Re: Assigning a unique row ID

Posted by Subhash Sriram <su...@gmail.com>.
Hi,

We use monotonically_increasing_id() as well, but just cache the table first like Ankur suggested. With that method, we get the same keys in all derived tables. 

Thanks,
Subhash

Sent from my iPhone

> On Apr 7, 2017, at 7:32 PM, Everett Anderson <ev...@nuna.com.INVALID> wrote:
> 
> Hi,
> 
> Thanks, but that's using a random UUID. Certainly unlikely to have collisions, but not guaranteed.
> 
> I'd rather prefer something like monotonically_increasing_id or RDD's zipWithUniqueId but with better behavioral characteristics -- so they don't surprise people when 2+ outputs derived from an original table end up not having the same IDs for the same rows, anymore.
> 
> It seems like this would be possible under the covers, but would have the performance penalty of needing to do perhaps a count() and then also a checkpoint.
> 
> I was hoping there's a better way.
> 
> 
>> On Fri, Apr 7, 2017 at 4:24 PM, Tim Smith <se...@gmail.com> wrote:
>> http://stackoverflow.com/questions/37231616/add-a-new-column-to-a-dataframe-new-column-i-want-it-to-be-a-uuid-generator
>> 
>> 
>>> On Fri, Apr 7, 2017 at 3:56 PM, Everett Anderson <ev...@nuna.com.invalid> wrote:
>>> Hi,
>>> 
>>> What's the best way to assign a truly unique row ID (rather than a hash) to a DataFrame/Dataset?
>>> 
>>> I originally thought that functions.monotonically_increasing_id would do this, but it seems to have a rather unfortunate property that if you add it as a column to table A and then derive tables X, Y, Z and save those, the row ID values in X, Y, and Z may end up different.

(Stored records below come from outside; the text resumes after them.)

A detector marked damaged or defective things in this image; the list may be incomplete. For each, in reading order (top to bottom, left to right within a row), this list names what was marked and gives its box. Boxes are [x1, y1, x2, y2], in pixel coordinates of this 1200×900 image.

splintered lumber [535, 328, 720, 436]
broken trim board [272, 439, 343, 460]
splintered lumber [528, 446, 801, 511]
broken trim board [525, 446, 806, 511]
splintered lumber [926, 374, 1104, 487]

I assume this is because it delays the actual computation to the point where each of those tables is computed.
>>> 
>> 
>> 
>> 
>> -- 
>> 
>> --
>> Thanks,
>> 
>> Tim
> 

Re: Assigning a unique row ID

Posted by Everett Anderson <ev...@nuna.com.INVALID>.
Hi,

Thanks, but that's using a random UUID. Certainly unlikely to have
collisions, but not guaranteed.

I'd rather prefer something like monotonically_increasing_id or RDD's
zipWithUniqueId but with better behavioral characteristics -- so they don't
surprise people when 2+ outputs derived from an original table end up not
having the same IDs for the same rows, anymore.

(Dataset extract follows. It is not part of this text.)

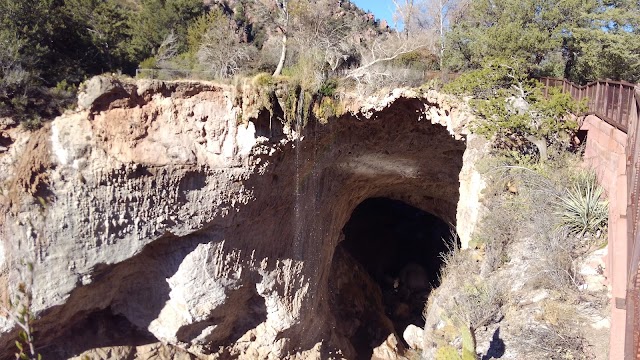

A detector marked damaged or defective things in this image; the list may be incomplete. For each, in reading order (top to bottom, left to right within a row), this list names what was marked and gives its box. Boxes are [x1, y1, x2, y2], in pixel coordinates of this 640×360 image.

rusted metal fence [540, 77, 640, 358]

It seems like this would be possible under the covers, but would have the
performance penalty of needing to do perhaps a count() and then also a
checkpoint.

I was hoping there's a better way.


On Fri, Apr 7, 2017 at 4:24 PM, Tim Smith <se...@gmail.com> wrote:

> http://stackoverflow.com/questions/37231616/add-a-new-
> column-to-a-dataframe-new-column-i-want-it-to-be-a-uuid-generator
>
>
> On Fri, Apr 7, 2017 at 3:56 PM, Everett Anderson <everett@nuna.com.invalid
> > wrote:
>
>> Hi,
>>
>> What's the best way to assign a truly unique row ID (rather than a hash)
>> to a DataFrame/Dataset?
>>
>> I originally thought that functions.monotonically_increasing_id would do
>> this, but it seems to have a rather unfortunate property that if you add it
>> as a column to table A and then derive tables X, Y, Z and save those, the
>> row ID values in X, Y, and Z may end up different. I assume this is because
>> it delays the actual computation to the point where each of those tables is
>> computed.
>>
>>
>
>
> --
>
> --
> Thanks,
>
> Tim
>

Re: Assigning a unique row ID

Posted by Tim Smith <se...@gmail.com>.
http://stackoverflow.com/questions/37231616/add-a-new-column-to-a-dataframe-new-column-i-want-it-to-be-a-uuid-generator


On Fri, Apr 7, 2017 at 3:56 PM, Everett Anderson <ev...@nuna.com.invalid>
wrote:

> Hi,
>
> What's the best way to assign a truly unique row ID (rather than a hash)
> to a DataFrame/Dataset?
>
> I originally thought that functions.monotonically_increasing_id would do
> this, but it seems to have a rather unfortunate property that if you add it
> as a column to table A and then derive tables X, Y, Z and save those, the
> row ID values in X, Y, and Z may end up different. I assume this is because
> it delays the actual computation to the point where each of those tables is
> computed.
>
>


-- 

--
Thanks,

Tim